“Where is the wisdom we have lost in information?” I heard this T.S. Eliot quote in one of my favorite British murder mystery television shows, “Inspector Lewis.”
The show is set in Oxford England, one of the world-famous centers of intelligentsia where classical knowledge is rampant and the detectives frequently quote philosophers, well-known scholars, composers, and thinkers of every ilk. It’s a detective show for thinkers; Ooh la la.
Today’s culture is glutted with information, but it is not my lone opinion that all this available information has not led to a culture filled with wise folk. In fact, we seem to have a dearth of wisdom to draw upon for inspiration to shine.
Most people want just the facts and don’t take the time to ponder, sift, churn or ruminate the information they obtain in order to glean wisdom, something akin to gold or diamonds. Too many are willing to settle for dirt, ordinary stone, or coal rather than dig for the gems.
Pete Seeger’s 1955 song, “Where have all the flowers gone?” speaks specifically about war, but generally to the cyclical nature of things. That song was penned the year of my birth, so it talks my language and reminds me of the cycles that have turned during my lifetime.
One of those cycles which I have lived through is the character of learning, knowledge, and wisdom. I ask, where have all the intellectual miners gone? Again, there has been a turnabout from respect for the classical thinkers of Oxford England and our aspiring to understand them, to the instantaneous nature of “Wikipedia-knowledge,” where facts are bantered about as if they’re “the truth and nothing but the truth.”
I wonder, are we even looking to find answers to the questions we all should be asking? I think it’s perhaps an old person thing, but do most people these days expect others to do all the intellectual work for them?
My husband and I are in a business where we occasionally receive emails from some college student asking for information which one once went to a library to research for oneself. It’s as if Wikipedia isn’t even easy enough to access, some folks just go to another expert source and ask outright for the answer.
Have these people not been taught to do even the simplest of research? They seem not to want to search for answers, they prefer being spoon fed something that resembles fact.
Must it be either a quick fix or give up; a tell me the answers or I’ll move on to someone who will, cultural environment? Is T.S. Eliot timeless or what? His intuition about the failure of information to automatically transform to wisdom was penned in 1934.
There is no wisdom in straight-out information. It’s just the raw materials, so go to work and make something out of it, already!
Information is not the end of the matter. It’s just clay. You must sculpt information into something useful to humankind. Information is not a finished product.
Because we live in an era of unprecedented access to information, access alone does not result in knowledge or even further, to wisdom. In order to become wisdom, information is combined in a stew of knowledge, experience, perception, comprehension of the difference between right and wrong, judgment as to when and how to act, and a pinch of common-sense.

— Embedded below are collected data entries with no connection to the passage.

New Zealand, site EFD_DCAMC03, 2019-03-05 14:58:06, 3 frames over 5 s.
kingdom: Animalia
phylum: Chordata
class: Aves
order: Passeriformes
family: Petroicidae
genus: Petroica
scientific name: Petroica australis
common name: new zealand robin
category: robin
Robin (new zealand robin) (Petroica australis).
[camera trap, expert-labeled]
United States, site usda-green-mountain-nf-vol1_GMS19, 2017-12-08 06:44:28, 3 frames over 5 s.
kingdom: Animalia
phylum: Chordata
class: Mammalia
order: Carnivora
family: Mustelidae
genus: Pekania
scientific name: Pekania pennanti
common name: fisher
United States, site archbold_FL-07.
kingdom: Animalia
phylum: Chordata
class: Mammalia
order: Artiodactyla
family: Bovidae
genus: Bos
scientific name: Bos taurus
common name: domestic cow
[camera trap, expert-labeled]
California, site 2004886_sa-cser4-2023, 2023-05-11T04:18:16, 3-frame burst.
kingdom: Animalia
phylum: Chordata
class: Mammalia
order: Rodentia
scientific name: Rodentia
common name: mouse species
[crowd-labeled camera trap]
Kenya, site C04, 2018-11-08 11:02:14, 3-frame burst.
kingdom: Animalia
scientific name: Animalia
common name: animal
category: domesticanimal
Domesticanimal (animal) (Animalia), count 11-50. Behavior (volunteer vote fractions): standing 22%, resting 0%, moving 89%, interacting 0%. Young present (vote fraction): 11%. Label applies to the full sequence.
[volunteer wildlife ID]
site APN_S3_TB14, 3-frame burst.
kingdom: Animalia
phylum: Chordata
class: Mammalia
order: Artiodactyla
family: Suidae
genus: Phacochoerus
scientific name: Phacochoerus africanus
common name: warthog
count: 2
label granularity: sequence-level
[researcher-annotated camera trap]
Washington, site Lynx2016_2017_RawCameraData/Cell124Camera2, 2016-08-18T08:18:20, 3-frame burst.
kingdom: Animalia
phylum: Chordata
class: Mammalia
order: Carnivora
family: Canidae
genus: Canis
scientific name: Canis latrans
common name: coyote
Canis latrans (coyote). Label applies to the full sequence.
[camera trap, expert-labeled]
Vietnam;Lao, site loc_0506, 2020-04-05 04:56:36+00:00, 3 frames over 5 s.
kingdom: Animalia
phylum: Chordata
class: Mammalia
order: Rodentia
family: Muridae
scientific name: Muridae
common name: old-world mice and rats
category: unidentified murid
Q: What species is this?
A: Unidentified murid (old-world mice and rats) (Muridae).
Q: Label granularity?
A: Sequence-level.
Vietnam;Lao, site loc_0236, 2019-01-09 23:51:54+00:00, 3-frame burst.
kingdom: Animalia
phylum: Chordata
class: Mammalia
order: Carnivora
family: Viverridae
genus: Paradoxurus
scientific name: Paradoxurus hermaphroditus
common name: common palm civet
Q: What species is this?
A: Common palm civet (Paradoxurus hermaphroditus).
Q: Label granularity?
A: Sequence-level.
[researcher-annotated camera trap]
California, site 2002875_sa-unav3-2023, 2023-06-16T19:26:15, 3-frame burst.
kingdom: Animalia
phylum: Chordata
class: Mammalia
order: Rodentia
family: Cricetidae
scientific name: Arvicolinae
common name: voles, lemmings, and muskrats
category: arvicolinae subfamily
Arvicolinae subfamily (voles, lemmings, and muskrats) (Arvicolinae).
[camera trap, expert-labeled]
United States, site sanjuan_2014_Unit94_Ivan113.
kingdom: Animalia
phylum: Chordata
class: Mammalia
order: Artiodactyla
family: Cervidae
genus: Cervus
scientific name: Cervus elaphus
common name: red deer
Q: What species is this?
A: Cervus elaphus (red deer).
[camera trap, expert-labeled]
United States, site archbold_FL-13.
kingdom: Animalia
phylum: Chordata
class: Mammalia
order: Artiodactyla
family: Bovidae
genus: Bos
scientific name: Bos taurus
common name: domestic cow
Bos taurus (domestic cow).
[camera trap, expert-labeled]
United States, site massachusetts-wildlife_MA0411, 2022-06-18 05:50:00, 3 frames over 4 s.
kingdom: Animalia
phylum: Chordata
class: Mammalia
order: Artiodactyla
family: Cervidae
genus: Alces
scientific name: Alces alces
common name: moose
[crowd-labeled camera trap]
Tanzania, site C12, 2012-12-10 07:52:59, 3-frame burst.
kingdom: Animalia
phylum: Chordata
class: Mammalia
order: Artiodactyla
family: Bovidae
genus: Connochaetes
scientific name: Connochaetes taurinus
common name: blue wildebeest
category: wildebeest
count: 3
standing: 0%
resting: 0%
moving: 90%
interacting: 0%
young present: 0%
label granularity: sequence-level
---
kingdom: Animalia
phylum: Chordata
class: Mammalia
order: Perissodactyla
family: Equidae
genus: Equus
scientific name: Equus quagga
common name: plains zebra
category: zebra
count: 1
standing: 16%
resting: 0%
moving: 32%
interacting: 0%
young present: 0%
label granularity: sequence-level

The accomplished race-car driver, Mario Andretti said, “Circumstances may cause interruptions and delays, but never lose sight of your goal. Prepare yourself in every way you can by increasing your knowledge and adding to your experience, so that you can make the most of opportunity when it occurs.”
In some ways, all the information in the world, impedes knowledge because apparently, we’ve not taught the generations how to process, sift, and understand the morass of informational stimuli we are bombarded with. More is not better.
I’m told that in digital as well as analog communications, there is something called SNR or a “signal-to-noise ratio.” That’s a technical phrase specific to the field of communications, but it is useful to this discussion of information-processing, or FYI, “for your information.”
Simply put, “signal” is the meaningful information that one is actually trying to glean. “Noise” is random, unwanted stuff that interferes with the signal. It’s my judgment that the signal to noise ratio in our culture today has got to be a generous 20/80; twenty percent signal to eighty percent noise.
Therefore, I’m not picking on anybody for trying to simplify the process of information gathering, and often getting it wrong. There’s too much chaff floating around the environment, to see through it to glean the grain of value.
But let’s not stop trying. As I am told that one should aim above the mark, to hit the mark, it’s probably smart to aim high toward wisdom, and strive to get there, but be content with compounding knowledge, in the process. W. Clement Stone put it this way, “Aim for the moon. If you miss, you may hit a star.”
It’s a personal quirk of mine to dig to the depths, in fact my website (deepthoughtsonrandomstuff.com) testifies to this tendency. It might be that one of my targets has always been wisdom, and depth of thought is part of the process. I will leave you with a favorite quote by an anonymous writer, “To reach a great height, a person needs to have great depth.”